#### Extracted data entries:
———

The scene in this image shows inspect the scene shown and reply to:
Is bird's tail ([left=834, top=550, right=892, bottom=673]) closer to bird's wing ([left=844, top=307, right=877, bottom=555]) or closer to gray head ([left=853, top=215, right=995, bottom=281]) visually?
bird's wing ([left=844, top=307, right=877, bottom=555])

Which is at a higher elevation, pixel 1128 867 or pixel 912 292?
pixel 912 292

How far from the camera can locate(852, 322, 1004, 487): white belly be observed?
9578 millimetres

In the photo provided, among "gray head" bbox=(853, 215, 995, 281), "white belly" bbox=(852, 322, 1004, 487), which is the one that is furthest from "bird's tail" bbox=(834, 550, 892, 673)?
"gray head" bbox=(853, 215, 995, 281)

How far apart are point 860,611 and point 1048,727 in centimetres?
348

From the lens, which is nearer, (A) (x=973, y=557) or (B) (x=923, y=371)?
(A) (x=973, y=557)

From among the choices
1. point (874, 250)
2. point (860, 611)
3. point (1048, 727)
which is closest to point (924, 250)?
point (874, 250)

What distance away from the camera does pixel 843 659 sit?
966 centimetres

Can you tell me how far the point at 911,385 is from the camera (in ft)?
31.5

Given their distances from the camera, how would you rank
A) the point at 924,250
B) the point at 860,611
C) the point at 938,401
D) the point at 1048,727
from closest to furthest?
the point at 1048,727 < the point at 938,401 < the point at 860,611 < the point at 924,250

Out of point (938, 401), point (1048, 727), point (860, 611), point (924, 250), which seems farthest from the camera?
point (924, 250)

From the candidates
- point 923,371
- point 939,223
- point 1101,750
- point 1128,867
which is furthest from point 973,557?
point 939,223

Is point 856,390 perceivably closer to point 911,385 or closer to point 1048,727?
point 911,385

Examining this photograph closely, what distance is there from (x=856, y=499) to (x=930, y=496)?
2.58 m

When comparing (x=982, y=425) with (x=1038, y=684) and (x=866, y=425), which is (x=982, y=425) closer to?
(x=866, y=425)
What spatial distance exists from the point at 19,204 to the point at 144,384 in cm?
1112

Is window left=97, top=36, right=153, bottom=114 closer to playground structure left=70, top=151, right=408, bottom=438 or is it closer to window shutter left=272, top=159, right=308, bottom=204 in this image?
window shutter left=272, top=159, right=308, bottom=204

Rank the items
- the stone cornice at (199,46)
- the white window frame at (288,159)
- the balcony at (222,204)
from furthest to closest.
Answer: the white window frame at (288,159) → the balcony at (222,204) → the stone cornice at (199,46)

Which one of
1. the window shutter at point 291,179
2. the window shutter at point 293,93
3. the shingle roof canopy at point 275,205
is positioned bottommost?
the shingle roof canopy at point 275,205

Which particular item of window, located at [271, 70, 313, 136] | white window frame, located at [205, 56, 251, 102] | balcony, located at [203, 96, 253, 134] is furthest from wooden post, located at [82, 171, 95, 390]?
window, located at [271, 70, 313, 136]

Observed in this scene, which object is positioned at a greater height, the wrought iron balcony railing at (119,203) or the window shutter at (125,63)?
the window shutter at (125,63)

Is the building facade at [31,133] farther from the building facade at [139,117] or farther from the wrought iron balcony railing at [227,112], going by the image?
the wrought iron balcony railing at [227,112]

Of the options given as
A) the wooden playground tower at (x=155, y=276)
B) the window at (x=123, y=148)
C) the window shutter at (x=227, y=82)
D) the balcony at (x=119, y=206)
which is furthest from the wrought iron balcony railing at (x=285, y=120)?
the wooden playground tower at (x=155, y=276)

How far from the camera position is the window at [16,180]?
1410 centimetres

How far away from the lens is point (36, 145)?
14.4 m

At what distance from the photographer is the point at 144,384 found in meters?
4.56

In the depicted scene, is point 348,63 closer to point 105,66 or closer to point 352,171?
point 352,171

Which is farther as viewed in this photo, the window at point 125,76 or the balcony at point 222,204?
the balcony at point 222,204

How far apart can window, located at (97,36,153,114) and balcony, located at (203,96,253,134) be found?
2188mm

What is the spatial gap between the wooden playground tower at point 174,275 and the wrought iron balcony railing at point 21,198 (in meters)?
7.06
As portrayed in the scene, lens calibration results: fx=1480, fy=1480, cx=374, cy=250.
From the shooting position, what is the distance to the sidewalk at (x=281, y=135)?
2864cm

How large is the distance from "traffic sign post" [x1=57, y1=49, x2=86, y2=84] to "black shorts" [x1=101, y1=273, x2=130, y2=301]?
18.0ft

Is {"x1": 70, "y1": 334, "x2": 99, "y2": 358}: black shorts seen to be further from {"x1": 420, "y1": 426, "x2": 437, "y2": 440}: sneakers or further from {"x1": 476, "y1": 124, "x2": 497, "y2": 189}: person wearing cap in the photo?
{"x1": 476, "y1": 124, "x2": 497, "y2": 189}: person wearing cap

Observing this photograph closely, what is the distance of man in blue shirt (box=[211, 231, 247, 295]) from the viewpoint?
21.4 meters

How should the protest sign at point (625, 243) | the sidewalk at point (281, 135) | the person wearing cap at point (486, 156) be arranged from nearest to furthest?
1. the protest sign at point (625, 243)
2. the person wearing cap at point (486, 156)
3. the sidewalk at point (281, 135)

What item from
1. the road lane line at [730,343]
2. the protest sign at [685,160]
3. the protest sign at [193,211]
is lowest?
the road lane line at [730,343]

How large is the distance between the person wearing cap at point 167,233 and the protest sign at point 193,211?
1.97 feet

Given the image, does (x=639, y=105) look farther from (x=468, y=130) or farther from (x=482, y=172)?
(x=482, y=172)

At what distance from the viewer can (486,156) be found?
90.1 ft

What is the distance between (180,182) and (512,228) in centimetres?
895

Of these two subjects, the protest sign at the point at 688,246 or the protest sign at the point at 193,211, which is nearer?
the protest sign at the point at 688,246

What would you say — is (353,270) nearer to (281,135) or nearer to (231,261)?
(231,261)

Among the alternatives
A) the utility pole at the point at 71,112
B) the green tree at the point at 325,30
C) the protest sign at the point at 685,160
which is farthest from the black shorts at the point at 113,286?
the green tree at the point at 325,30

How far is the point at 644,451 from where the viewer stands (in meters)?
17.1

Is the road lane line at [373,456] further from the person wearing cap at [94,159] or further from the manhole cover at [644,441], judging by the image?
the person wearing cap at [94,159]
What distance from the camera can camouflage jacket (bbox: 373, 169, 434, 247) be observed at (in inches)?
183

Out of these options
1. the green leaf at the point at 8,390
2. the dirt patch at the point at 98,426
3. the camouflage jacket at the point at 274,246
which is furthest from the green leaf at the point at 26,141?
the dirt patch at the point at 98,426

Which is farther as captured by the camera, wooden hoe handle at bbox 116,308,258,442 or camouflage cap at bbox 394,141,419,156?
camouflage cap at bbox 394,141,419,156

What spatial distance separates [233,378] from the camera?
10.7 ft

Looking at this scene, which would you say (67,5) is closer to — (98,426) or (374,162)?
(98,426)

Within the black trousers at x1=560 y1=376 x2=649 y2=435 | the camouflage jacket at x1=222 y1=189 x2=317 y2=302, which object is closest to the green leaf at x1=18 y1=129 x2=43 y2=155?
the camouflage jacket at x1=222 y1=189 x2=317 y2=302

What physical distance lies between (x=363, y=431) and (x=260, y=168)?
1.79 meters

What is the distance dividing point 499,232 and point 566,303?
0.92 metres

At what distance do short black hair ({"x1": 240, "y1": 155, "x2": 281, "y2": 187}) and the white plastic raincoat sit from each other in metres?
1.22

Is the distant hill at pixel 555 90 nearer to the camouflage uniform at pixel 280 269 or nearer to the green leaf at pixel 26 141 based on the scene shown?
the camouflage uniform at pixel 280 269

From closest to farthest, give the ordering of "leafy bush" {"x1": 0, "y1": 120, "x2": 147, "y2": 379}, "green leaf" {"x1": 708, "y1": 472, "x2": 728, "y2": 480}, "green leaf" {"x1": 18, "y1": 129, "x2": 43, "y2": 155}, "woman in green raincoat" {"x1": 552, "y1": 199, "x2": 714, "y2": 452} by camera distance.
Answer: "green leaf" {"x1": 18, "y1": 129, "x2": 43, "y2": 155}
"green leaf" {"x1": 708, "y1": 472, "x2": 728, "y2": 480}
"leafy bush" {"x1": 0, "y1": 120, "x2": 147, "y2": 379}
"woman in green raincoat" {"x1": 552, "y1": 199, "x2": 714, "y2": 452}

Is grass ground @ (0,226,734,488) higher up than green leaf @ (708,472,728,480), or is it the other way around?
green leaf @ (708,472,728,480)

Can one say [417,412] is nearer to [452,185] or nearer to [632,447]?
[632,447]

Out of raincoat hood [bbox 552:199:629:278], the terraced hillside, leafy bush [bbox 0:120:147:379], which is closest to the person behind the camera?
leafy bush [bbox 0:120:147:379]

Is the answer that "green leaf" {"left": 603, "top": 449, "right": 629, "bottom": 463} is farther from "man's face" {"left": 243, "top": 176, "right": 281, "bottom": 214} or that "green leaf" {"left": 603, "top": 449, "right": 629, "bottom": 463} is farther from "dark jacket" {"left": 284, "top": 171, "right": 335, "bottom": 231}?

———

#### Set exercise:
Rewrite the lines starting at the one containing "Which is at" and ending at the one containing "Answer: the white", with every "camera" changed to "viewer" and nothing else altered.

#### Response:
Which is at a higher elevation, pixel 1128 867 or pixel 912 292?
pixel 912 292

How far from the viewer can locate(852, 322, 1004, 487): white belly be observed?
9578 millimetres

In the photo provided, among "gray head" bbox=(853, 215, 995, 281), "white belly" bbox=(852, 322, 1004, 487), which is the one that is furthest from "bird's tail" bbox=(834, 550, 892, 673)?
"gray head" bbox=(853, 215, 995, 281)

How far apart are point 860,611 and point 1048,727 in centimetres?
348

From the lens, which is nearer, (A) (x=973, y=557) or (B) (x=923, y=371)?
(A) (x=973, y=557)

From among the choices
1. point (874, 250)
2. point (860, 611)
3. point (1048, 727)
which is closest to point (924, 250)?
point (874, 250)

What distance away from the viewer does pixel 843 659 sit?
966 centimetres

Can you tell me how far the point at 911,385 is from the viewer (in ft)?
31.5

Given their distances from the viewer, how would you rank
A) the point at 924,250
B) the point at 860,611
C) the point at 938,401
D) the point at 1048,727
from closest to furthest?
the point at 1048,727 < the point at 938,401 < the point at 860,611 < the point at 924,250

Out of point (938, 401), point (1048, 727), point (860, 611), point (924, 250), which seems farthest from the viewer?
point (924, 250)

From the candidates
- point 923,371
- point 939,223
- point 1101,750
- point 1128,867
which is furthest from point 973,557?
point 939,223

Is point 856,390 perceivably closer to point 911,385 or closer to point 1048,727?
point 911,385

Examining this photograph closely, what distance is there from (x=856, y=499) to (x=930, y=496)?
2.58 m

When comparing (x=982, y=425) with (x=1038, y=684) and (x=866, y=425), which is (x=982, y=425) closer to?
(x=866, y=425)
What spatial distance exists from the point at 19,204 to the point at 144,384 in cm?
1112

Is window left=97, top=36, right=153, bottom=114 closer to playground structure left=70, top=151, right=408, bottom=438 or is it closer to window shutter left=272, top=159, right=308, bottom=204 in this image?
window shutter left=272, top=159, right=308, bottom=204

Rank the items
- the stone cornice at (199,46)
- the white window frame at (288,159)
- the balcony at (222,204)
from furthest to closest.
Answer: the white window frame at (288,159) → the balcony at (222,204) → the stone cornice at (199,46)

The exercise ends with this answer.